Tuesday, September 3, 2013

Top Ten Tuesday: Books You Wish Were Taught in Schools

Top Ten Tuesday is a weekly meme hosted by The Broke and the Bookish.

There are some books that stick with you for the adventure they take you.  There are books whose main characters become you imaginary best friend or book crush.  There are books that make you cry or make you angry.  However they get to you, if they make you read, I'm all for it.

I would rather someone read awful crap than not read anything at all.  Of course, in a perfect world, students would read amazing books instead, and get a terrific book addiction and then the world would be populated with more readers no child anywhere would ever have to hear, as I did: "Why don't you get a life instead of reading all the time?"

Books that Make Reading Fun
1. The Last Unicorn by Peter S Beagle.
 "The unicorn lived in a lilac wood and she lived all alone."  This is the most perfect opening sentence to one of the most beautifully written books I've ever read.

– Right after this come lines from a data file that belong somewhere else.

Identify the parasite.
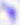

This is Toxoplasma gondii.

Summary:
  - Magnification: 400x
  - Modality: micrograph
Classify this cell by malaria status.
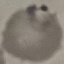
Parasitized.

preparation = thin blood film
capture = smartphone camera at the microscope eyepiece
stain = Giemsa
image type = cell patch, automatically extracted from a larger field of view and resized to 64 × 64 pixels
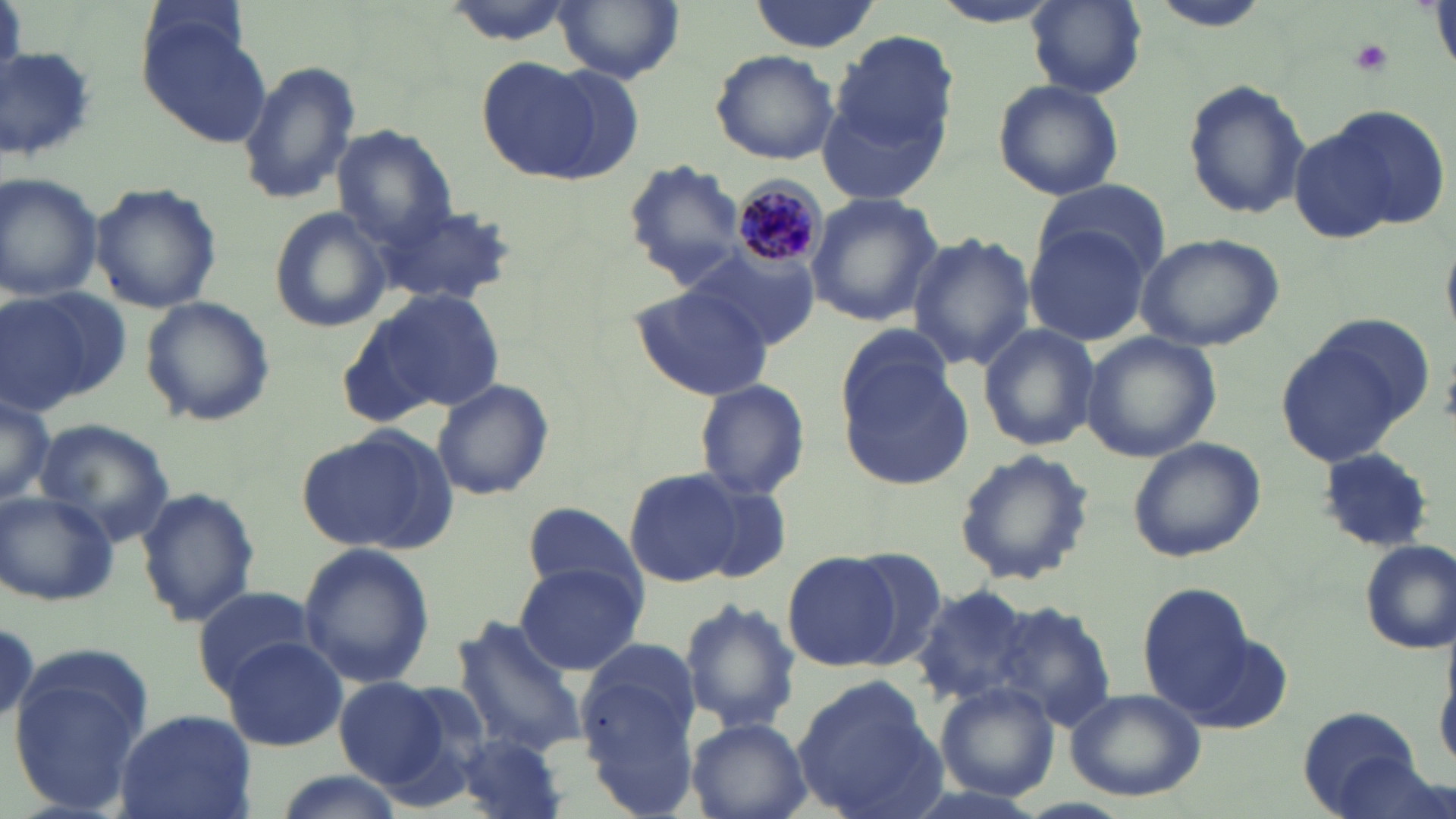
Approximate bounding boxes as (x1,y1)-(x2,y2) corner pairs in pixels. Plasmodium malariae-infected red blood cell locations: (732,174)-(832,278). Platelet locations: (1350,38)-(1393,75). Uninfected red blood cell locations: (555,0)-(684,83), (927,0)-(1068,29), (1027,0)-(1148,98), (1148,0)-(1277,32), (746,2)-(880,53), (140,13)-(273,150), (830,29)-(956,170), (0,45)-(97,161), (709,49)-(840,165), (233,57)-(363,207), (477,57)-(596,180), (536,66)-(646,183), (992,78)-(1126,202), (1180,78)-(1312,219), (817,89)-(952,205), (1295,106)-(1444,243), (334,127)-(455,244), (622,159)-(749,285), (0,173)-(103,303), (1031,178)-(1169,280), (90,185)-(223,314), (803,194)-(943,326), (381,201)-(519,309), (266,206)-(393,334), (1023,225)-(1153,347), (1135,230)-(1285,352), (909,231)-(1034,369), (688,247)-(819,351), (631,284)-(779,401), (365,285)-(507,414), (1,286)-(132,415), (138,296)-(277,428), (648,314)-(792,491), (1275,320)-(1430,471), (977,321)-(1101,453), (839,325)-(956,430), (1081,331)-(1221,464), (837,358)-(974,491), (431,379)-(554,502), (693,379)-(811,501), (0,391)-(56,509), (36,421)-(172,542), (295,424)-(457,556), (1125,435)-(1267,562), (952,451)-(1097,586), (624,467)-(743,587), (686,476)-(795,586), (135,485)-(260,627), (0,489)-(119,607), (521,501)-(646,602), (1356,540)-(1454,656), (297,542)-(436,689), (783,553)-(901,671), (514,561)-(646,675), (910,584)-(1035,704), (1138,584)-(1255,706), (192,587)-(321,694), (678,597)-(799,731), (990,599)-(1116,729), (450,619)-(589,762), (219,638)-(346,750), (579,640)-(698,787), (8,645)-(152,815), (793,673)-(948,819), (333,678)-(451,789), (934,682)-(1060,801), (1063,686)-(1207,803), (1297,706)-(1429,817), (114,709)-(257,819), (686,718)-(810,818), (447,731)-(571,819), (272,771)-(407,819). Slide-level diagnosis: Plasmodium malariae. One field of a larger specimen. Thin blood film. Optical microscopy. May-Grünwald-Giemsa-stained preparation. Image is 1456×819 pixels. 1000x magnification.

Boys - have no fear!  She might be a unicorn but her adventures are filled with anything but rainbows.  There are harpies and witches and demon bulls and talking skeletons and a cursed castle.  As a bonus, it's a deeper book than it seems on the surface, including lovely passages about responsibility, fate, and immortality. 

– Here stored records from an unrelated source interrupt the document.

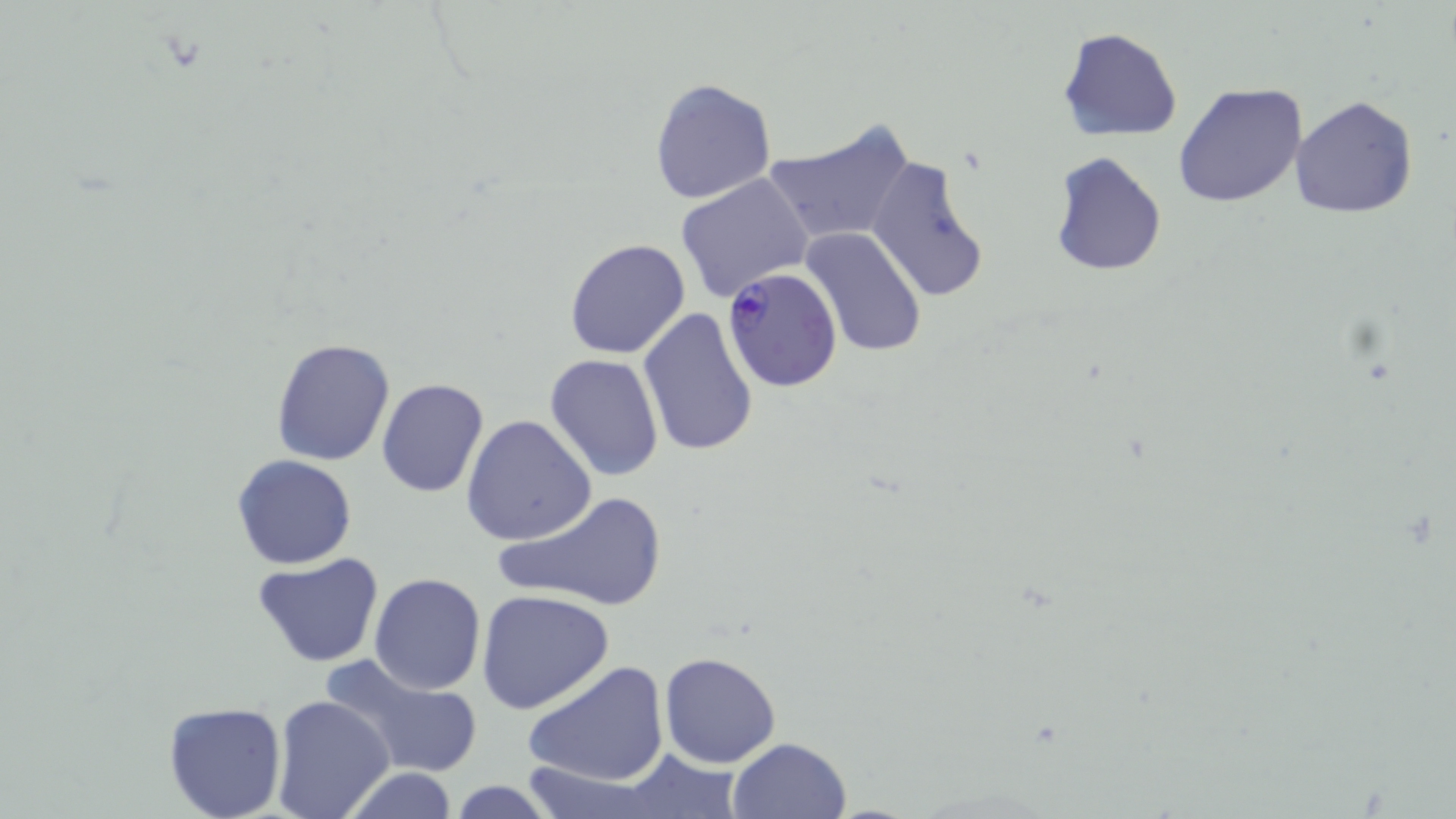
Summary:
  - Coordinate format: approximate bounding boxes as (x1,y1)-(x2,y2) corner pairs in pixels
  - Plasmodium falciparum-infected red blood cell locations: (723,266)-(843,393)
  - Uninfected red blood cell locations: (1058,27)-(1183,142), (649,76)-(778,205), (1174,82)-(1307,209), (1291,95)-(1420,219), (763,118)-(915,251), (1049,151)-(1167,277), (865,154)-(991,303), (676,173)-(814,304), (799,228)-(927,357), (565,236)-(692,359), (637,307)-(760,459), (270,336)-(396,466), (544,354)-(666,482), (376,378)-(488,498), (460,415)-(597,545), (231,454)-(358,570), (494,488)-(668,613), (251,554)-(385,668), (369,572)-(487,695), (476,590)-(617,716), (658,651)-(782,769), (319,653)-(485,780), (523,660)-(671,789), (271,695)-(395,819), (161,700)-(288,819), (727,737)-(852,819), (611,747)-(746,817), (519,763)-(660,819), (340,768)-(463,819), (443,780)-(560,818)
  - Slide-level diagnosis: Plasmodium falciparum
  - Image size: 1456×819 pixels
  - Stain: May-Grünwald-Giemsa
  - Preparation: thin blood film
  - Modality: optical microscopy
  - Field of view: one of a larger specimen
  - Magnification: 1000x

2. Lamb by Christopher Moore
By all rights, the religious right could have taken arms up against this book, but it seems the reading public took it for the lighthearted joke it was intended to be and have been keeping it in print for years.  There's even a special edition that looks like a Bible.  There are so many jokes and puns it's hard to keep track of them all.  Basically, it's Life of Brian except it is really about Jesus.  There just isn't enough satire in school curricula.

3. Ender's Game by Orson Scott Card
I'm sure there are kids who would read this for fun anyway - or who already have.  Why not discuss some of the other things in it, like the morality of what the adults are doing, the dubious benefits of waging war, the global population issues, guilt vs innocence.  Yes, it's a story about games, aliens, and spaceships, but it's also about a lot more. 

Books with Female Protagonists that Boys Will Root For, Too
5. Graceling by Kristin Cashore
You knew this was going on the list, right?  I think this is an important evolution in YA literature simply because of the way the female protagonist interacts with other women and because of the way that the male lead responds to her (superior) prowess - with respect instead of intimidation.  There is a rather pervasive yet not ham-handed feminism throughout the story, and no one should object to the ideas Cashore presents.

6. Bloody Jack by L. A. Meyer
Sometimes you want to smack Jack (aka Mary Faber) around for making ridiculous decisions and then having to face the consequences, but in this first book, it's all about the Age of Sail and the domination of the British Empire.  There's a healthy dose of history here served up alongside all the hijinks.  The series goes on for (at this time) eleven books, giving readers more and more stories to devour.

7. A Northern Light by Jennifer Donnelly
Along with the protagonist who needs to get out of her backwater home, there is a murder mystery going on based on An American Tragedy by Dreiser.  A books about a book about a real murder.  Excellent.

And finally, the "Precautionary Tale"Book
8. Twilight by Stephenie Meyer.
Love it or hate it, I feel like young women (and probably the young men, too) should be forced to read this series with a counselor who can explain why this is not romantic, and if your S.O. ever does anything like this in real life, you are probably in an abusive relationship. 

Confession:  Labor Day has thrown me for a loop and I almost forgot to post something today.  Whoops!